Füruğ, modern şehrin bir şairidir ve “şehir şairi” lakabını almıştır. Dönemin sanayileşmiş şehirlisinin kargaşasına dikkat çekerek, özellikle cinsiyetini öne süren bir kadının gördüğü sosyal kurumların eleştirisi aracılığıyla, şiirlerinin temalarından biri haline getiriyor. Toplumu eleştirmesi ona çok düşmanlık kazandırdı. Ancak birçok şair ve edebiyatçı da ona destek veriyordu.
“Duvar”, kitabında da edebiyatçı dostlarından eleştiri aldı. Bu kitapta şiir, bir kadının hassas duygularını ve iç dünyasını ifade eder. Aşk, bu şiirlerin ana temasıdır ve kitap boyunca tekrarlanan “gece” sembolü, kendisini kabul etmeyen ahlakçı bir toplumu ima etti.

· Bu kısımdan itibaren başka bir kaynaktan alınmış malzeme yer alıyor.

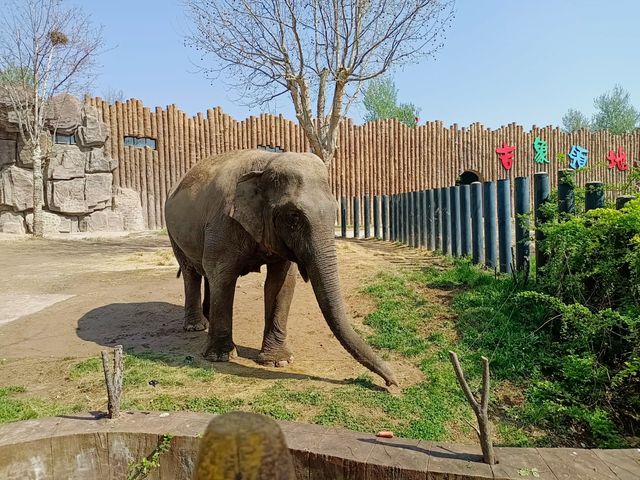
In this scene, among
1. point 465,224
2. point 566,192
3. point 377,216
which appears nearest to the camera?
point 566,192

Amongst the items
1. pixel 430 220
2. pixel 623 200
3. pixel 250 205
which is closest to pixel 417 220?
pixel 430 220

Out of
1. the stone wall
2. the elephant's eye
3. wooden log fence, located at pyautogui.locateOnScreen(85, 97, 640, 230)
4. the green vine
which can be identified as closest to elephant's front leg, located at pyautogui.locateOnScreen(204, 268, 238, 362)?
the elephant's eye

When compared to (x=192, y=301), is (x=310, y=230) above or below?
above

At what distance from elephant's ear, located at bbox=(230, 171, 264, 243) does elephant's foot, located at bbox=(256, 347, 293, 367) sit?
111cm

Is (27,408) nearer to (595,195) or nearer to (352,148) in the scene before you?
(595,195)

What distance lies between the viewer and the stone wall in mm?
16516

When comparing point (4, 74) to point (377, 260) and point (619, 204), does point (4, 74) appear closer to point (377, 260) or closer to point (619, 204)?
point (377, 260)

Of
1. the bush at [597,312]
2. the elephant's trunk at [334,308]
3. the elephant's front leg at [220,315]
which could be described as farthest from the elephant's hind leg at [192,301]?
the bush at [597,312]

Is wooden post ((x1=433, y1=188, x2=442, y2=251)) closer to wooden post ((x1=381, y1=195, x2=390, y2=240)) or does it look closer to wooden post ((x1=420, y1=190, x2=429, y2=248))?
wooden post ((x1=420, y1=190, x2=429, y2=248))

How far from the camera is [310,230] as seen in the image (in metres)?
4.19

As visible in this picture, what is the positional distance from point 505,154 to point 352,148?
24.8 feet

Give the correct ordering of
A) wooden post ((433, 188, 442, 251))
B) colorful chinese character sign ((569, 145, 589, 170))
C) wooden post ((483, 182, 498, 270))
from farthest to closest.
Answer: colorful chinese character sign ((569, 145, 589, 170)) < wooden post ((433, 188, 442, 251)) < wooden post ((483, 182, 498, 270))

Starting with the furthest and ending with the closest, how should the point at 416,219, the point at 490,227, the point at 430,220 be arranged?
the point at 416,219 < the point at 430,220 < the point at 490,227

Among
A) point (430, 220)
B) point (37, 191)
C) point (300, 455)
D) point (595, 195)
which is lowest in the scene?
point (300, 455)
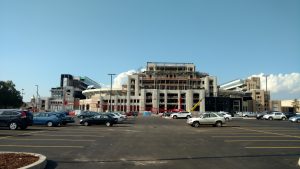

Genel olarak Füruğ’un şiirleri, hem romantik üslubu hem de toplumsal temaları, özellikle de kadın erkek eşitliği düşüncesinin işlendiği Fransız yazar George Sand’ın eserleriyle benzerlikler sundu.
Eleştirilerin odağında
Füruğ kendini arıyordu. Şiirlerinde kadın öznelliği meselesi olduğu için, gerçekten de kendini aramaktan asla vazgeçmeyen bir öznelliktir onunkisi. İran toplumunda tartışmaları ateşleyen ve çalışmalarının kabulü konusunda kendisini ikiye bölen işte bu yenilikti.
Modernlik, tanımlanmış kurallara uymayan “kendini tanıma” yoluysa, Füruğ’un gerçekten modern olduğunu söyleyebiliriz. Çalışmaları her zaman iyi karşılanmadıysa, bunun nedeni kendisini edebi, sosyal çerçevelerin ve normların dışında sunmaya çalışmasıdır.
Şiirleri, genel olarak klasik şiire alışmış İranlı okuyucular tarafından kötü karşılandı. Birkaç istisna dışında çağdaşları, şiirleri Batılılaşmış ve daha da ileriye giderek ahlaksız olarak kabul edilen şiirlerini sert bir şekilde yargıladılar.
Füruğ şiirlerinin içeriği, sosyal kurtuluş, özellikle feminist kurtuluş etrafında dönüyordu. Şairin daha sonra bu feminist karakteri şiirinden çıkarmaya çalıştığı doğrudur.
Kısa bir yaşam bıraktı
Füruğ kısa bir yaşam sürdü ama isyan ve yaratıcılıkla doluydu. Birçok şiir kitaplarının yayınlanmasına tanık oldu.
Zorlu bir yüzleşme ve yoksulluk hayatı yaşayan Füruğ, boşandıktan sonra yazar ve film yapımcısı İbrahim Gülistan ile olan ilişkisinde acı bir psikolojik ve duygusal mücadele yaşadı. Ayrıca bazı sinema rollerinde yer aldı ve cüzzam hastaları hakkında bir film hazırladı.
Adı, Şair Sohrab Sepehri ile birlikte modern İran şiirinin en önemli iki şairi olarak kabul edildi. Füruğ’un şiirleri büyük bir ilgi gördü ve birçok dile çevrildi.
Kendi bedenine sahip olmak için geleneksel kadın imajını kırmak için mücadele ederken; hayatı, feminist isyanın bir ikonuna dönüşür. Mektubunda bir kadın olarak yaşadığı zorlukları şöyle dile getiriyordu:
“Bu yozlaşmış ortamda yaşamanın ve moralini korumanın zor olduğunu biliyorum. Bu yüzden hayatımı sanatıma bağladım. Sanatım için yaşamak istiyorum ama zincirleri kırmanın kaçınılmazlığına inanıyorum.”
"Mutlu ve sakin olmayı umdu. Daha az endişeyle sakin bir hayat arıyordu. Bir keresinde şöyle yazıyordu: “Bu dünya sizi öperek boğmaya çalışan erkeklerle dolu.”